Chapter 3 R Basics

3.1 Scalar Arithmetic

R has the usual arithmetic operators:

+ for addition
- for subtraction
* for multiplication
/ for division
^ for raising to a power
% / % for integer division
%% for remainder from integer division

There is also an arithmetic operator “-” for unary minus that is applicable to one operand (i.e., making a negative value; “+” can also be used as unary plus). For example, the following expression yields, based on the order of operations (i.e., ^ first, */ second, and + - last, from left to right if the orders are the same), the answer shown here:

1 + 2 - 3 * 4 / 5 ^ 6

## [1] 2.999232

The number in the brackets (e.g., [1]) indicates the order of elements in the result. Because we are getting a scalar value, only one number is shown after such a bracketed number. This will be handy where we operate with vectors instead of scalars. The order of operations can be changed with the use of parentheses. For example:

(1 + 2 - 3) * 4 / 5 ^ 6

## [1] 0

1 + 2 - (3 * 4 / 5) ^ 6

## [1] -188.103

1 + (2 - 3) * 4 / 5 ^ 6

## [1] 0.999744

1 + (2 - 3) * (4 / 5) ^ 6

## [1] 0.737856

The portions of the expression beginning with the pound symbol, #, to the end of the expression before running the expression will be treated as a comment. For example,

6 + 5 - 4 * 3 / 2 ^ 1  # the answer is [Enter]

## [1] 5

Comments can be typed (and ignored) anywhere in the R expressions. Comments can be very informative explaining the expression to be carried by R.

The default number of decimal places is 7. It can be changed with the options() function with the digits argument for which the valid values are \(0 - 22\). It should be noted that there may exist rounding errors when a very larger number of decimal places, say \(22\), is employed. For example, \(1/3\) will yield \(0.3333333\) in the default setting, but the following rounding error can occur when a higher precision is requested:

options(digits = 22)

◆ ◆ ◆ ◆ ◆

### SHORT PROBLEM A:
In the R basics text, what is the default number of decimal places?

◆ ◆ ◆ ◆ ◆

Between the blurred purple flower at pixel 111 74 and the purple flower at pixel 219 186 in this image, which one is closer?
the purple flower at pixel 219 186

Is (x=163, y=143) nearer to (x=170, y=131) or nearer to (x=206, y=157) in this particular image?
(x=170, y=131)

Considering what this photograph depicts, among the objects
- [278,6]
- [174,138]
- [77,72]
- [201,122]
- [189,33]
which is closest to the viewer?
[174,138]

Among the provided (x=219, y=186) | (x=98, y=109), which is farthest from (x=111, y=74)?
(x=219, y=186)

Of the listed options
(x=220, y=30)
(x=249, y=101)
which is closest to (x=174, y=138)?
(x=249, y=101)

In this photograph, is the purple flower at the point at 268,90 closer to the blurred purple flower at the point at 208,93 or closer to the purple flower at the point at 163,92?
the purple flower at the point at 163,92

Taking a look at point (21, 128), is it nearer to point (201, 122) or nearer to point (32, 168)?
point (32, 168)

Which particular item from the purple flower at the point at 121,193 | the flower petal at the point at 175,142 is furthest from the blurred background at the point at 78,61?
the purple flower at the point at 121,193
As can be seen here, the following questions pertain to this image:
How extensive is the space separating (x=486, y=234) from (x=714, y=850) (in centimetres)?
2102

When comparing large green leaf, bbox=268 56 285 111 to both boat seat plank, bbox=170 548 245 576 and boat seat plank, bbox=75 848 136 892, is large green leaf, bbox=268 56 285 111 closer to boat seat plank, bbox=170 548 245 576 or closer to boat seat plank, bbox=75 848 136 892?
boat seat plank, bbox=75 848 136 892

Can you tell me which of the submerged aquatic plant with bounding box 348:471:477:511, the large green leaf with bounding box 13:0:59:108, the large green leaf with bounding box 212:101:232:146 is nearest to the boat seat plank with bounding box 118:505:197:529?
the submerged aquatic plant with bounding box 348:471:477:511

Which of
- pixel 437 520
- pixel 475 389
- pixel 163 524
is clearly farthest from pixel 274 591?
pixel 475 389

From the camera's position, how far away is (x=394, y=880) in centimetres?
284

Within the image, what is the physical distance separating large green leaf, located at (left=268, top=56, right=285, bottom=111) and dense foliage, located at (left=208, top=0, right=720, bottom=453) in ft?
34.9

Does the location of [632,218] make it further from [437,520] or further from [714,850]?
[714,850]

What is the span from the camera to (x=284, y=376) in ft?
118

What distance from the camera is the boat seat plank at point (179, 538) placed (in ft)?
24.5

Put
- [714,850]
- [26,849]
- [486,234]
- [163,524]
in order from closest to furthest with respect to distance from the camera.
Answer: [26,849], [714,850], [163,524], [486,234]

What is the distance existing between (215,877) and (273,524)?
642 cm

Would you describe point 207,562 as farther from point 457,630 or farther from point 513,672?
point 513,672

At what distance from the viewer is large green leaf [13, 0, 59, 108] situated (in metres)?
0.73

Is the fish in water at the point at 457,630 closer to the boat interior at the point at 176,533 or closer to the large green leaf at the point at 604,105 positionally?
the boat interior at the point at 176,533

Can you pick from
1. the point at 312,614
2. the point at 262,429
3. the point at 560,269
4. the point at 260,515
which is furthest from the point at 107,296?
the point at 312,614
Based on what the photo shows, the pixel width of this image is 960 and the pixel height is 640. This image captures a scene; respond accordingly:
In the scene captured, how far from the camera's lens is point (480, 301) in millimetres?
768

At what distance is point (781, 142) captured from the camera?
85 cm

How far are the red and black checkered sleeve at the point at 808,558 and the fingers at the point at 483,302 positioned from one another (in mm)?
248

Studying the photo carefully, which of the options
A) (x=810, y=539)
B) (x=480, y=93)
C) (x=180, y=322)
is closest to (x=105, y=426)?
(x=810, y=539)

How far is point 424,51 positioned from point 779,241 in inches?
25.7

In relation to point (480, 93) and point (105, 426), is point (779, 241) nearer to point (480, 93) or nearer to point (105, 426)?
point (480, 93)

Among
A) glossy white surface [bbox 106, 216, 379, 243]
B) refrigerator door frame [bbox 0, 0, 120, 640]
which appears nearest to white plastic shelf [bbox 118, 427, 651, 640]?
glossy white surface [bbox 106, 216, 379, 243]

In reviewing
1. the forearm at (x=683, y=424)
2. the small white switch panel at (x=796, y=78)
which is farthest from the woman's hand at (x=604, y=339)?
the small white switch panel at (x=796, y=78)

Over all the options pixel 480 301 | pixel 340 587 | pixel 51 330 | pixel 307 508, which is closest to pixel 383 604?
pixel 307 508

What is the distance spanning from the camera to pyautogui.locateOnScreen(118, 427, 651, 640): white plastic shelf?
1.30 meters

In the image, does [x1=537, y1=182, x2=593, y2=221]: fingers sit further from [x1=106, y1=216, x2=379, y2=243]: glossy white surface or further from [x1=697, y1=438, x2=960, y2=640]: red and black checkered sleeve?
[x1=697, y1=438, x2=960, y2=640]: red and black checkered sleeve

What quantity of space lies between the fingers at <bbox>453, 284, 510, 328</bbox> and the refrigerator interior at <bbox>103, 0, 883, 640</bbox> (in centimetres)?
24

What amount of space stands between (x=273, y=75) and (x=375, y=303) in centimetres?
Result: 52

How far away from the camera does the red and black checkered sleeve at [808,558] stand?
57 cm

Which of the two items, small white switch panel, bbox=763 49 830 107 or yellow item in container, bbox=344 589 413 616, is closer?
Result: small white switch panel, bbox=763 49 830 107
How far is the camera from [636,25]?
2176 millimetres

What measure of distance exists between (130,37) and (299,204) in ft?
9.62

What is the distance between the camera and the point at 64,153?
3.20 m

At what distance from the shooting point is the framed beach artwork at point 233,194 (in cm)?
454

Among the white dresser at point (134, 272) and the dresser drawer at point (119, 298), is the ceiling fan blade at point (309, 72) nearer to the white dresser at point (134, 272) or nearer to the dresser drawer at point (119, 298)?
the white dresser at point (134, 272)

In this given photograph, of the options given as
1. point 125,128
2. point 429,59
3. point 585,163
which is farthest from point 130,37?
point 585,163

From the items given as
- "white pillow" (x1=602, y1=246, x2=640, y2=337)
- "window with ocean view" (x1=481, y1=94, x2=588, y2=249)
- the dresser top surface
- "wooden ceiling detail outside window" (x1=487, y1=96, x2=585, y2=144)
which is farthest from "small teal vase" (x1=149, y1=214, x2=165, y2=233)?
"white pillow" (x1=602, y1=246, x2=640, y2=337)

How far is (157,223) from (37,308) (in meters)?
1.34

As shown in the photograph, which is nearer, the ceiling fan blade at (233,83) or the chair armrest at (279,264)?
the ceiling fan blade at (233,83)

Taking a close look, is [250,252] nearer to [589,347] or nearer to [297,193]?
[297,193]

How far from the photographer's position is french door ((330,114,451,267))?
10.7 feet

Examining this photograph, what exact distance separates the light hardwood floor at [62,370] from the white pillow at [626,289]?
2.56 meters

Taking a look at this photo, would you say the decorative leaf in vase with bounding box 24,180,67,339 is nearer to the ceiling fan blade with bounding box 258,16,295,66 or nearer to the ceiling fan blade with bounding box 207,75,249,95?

◆ ◆ ◆ ◆ ◆

### SHORT PROBLEM B:
Find each line in the records that contains the word "plant", and copy those lines.

### EXERCISE RESULT A:
Seven.

### EXERCISE RESULT B:
Can you tell me which of the submerged aquatic plant with bounding box 348:471:477:511, the large green leaf with bounding box 13:0:59:108, the large green leaf with bounding box 212:101:232:146 is nearest to the boat seat plank with bounding box 118:505:197:529?
the submerged aquatic plant with bounding box 348:471:477:511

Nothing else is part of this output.